▶ **Page extract**

>> BEGIN

Economic Principles and Theories of Adam Smith: A Case for Free Markets and Capitalism Essay

September 21, 2021 by Essay Writer


Over the years, history has recorded countless personalities whose contributions to economics, as a social science, remains significant even today. According to Button (2013), a significant number of such philosophers make up what is termed as classical economists in the society. Their opinions continue to shape contemporary world’s economic landscape. Their impact on the economy, even in death, is evidence of the influence they have in the world.

Examples of such persons include, among others, Adam Smith, Milton Friedman, Friedrich Hayek, and John Keynes. Each and every one of the mentioned economists has proposed several theories and principles whose relevance in economics cannot be ignored. The theories and principles remain their most significant contributions to the world today. A number of scholars have dedicated their lives to the study of these theories and principles.

The author of this paper acknowledges that the various scholars mentioned above have made important contributions in the world of economics. However, in this paper, the author will settle on one economist and analyze their contributions.

In the opinion of Worstall (2012), such elements as the workings of market systems are made possible by the contributions of economists, such as those mentioned above. The author intends to look at one economist from this group. The economist is Adam Smith. The author will examine his economic principles and the theories he has advanced.

The author seeks to determine the relevance of Adam Smith to the spectrum of economic thinking. As Mankiw (2011) puts it, every principle and theory in economics has a bearing on economic life, a bearing that should not be ignored. To this end, the author of this paper examines why contemporary economists regard the theories of Adam Smith as important.

However, the author notes that the contributions made by the other scholars are not irrelevant. It is just that the author feels Adam Smith’s theories and principles are more influential compared to the others. The author will examine the impacts of Adam Smith’s principles and theories on economics in general.

The author will try to imagine the plans that Adam Smith would have advanced to handle present day economic scenarios. For example, what would Adam Smith have advised the government to do to deal with the recent economic meltdown? In a bid to enhance the understanding of his contributions, the author will examine some current economic policies. The author will try to determine whether or not Adam Smith would have supported such policies.

>> END

▶ **Task a**
In the essay on Adam Smith, which economists are named as examples of influential figures?

(Records on spatial positioning)
>> BEGIN

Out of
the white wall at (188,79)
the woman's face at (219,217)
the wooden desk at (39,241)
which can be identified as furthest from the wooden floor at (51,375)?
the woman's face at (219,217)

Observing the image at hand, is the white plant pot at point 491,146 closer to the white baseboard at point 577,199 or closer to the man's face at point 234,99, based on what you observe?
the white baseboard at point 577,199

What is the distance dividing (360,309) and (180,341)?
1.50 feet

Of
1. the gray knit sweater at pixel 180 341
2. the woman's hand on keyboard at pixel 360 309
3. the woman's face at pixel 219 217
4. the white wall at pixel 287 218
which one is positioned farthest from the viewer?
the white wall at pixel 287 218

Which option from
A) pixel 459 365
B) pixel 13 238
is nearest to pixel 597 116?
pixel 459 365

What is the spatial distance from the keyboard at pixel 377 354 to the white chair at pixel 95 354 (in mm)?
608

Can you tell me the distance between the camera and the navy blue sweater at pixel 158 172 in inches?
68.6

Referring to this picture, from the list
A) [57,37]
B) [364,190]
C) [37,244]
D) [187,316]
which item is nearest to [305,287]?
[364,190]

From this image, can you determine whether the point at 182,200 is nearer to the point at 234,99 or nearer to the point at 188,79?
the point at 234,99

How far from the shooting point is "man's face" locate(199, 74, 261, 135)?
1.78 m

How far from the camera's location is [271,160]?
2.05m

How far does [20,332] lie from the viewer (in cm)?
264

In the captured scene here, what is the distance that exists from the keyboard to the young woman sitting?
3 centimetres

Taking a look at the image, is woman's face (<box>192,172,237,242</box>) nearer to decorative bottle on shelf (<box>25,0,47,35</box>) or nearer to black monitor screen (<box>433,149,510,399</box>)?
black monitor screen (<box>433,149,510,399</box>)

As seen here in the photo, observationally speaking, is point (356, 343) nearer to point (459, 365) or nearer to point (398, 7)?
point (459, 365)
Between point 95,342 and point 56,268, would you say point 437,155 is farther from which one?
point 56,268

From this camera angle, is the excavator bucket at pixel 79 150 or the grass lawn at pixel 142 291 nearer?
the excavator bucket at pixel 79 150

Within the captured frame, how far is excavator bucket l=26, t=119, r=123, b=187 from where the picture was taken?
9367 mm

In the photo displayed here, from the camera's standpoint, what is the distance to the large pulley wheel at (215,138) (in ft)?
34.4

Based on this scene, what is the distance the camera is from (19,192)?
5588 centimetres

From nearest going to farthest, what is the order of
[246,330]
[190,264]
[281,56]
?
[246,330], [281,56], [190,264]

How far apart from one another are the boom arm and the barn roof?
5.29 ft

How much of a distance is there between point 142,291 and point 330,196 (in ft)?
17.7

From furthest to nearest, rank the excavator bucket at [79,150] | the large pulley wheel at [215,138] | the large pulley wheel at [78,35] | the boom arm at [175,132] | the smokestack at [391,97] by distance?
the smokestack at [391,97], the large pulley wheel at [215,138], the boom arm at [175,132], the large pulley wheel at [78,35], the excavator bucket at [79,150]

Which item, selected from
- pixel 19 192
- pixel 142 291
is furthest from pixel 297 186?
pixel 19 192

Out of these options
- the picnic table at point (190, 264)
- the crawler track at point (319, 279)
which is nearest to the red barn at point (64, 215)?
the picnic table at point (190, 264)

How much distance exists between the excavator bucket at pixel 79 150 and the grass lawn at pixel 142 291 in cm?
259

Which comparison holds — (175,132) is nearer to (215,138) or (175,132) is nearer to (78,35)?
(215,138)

>> END

▶ **Task b**
List every line of the records that contains the word "smokestack".

▶ **Final answer a**
Adam Smith, Milton Friedman, Friedrich Hayek, and John Keynes.

▶ **Final answer b**
From furthest to nearest, rank the excavator bucket at [79,150] | the large pulley wheel at [215,138] | the large pulley wheel at [78,35] | the boom arm at [175,132] | the smokestack at [391,97] by distance?
the smokestack at [391,97], the large pulley wheel at [215,138], the boom arm at [175,132], the large pulley wheel at [78,35], the excavator bucket at [79,150]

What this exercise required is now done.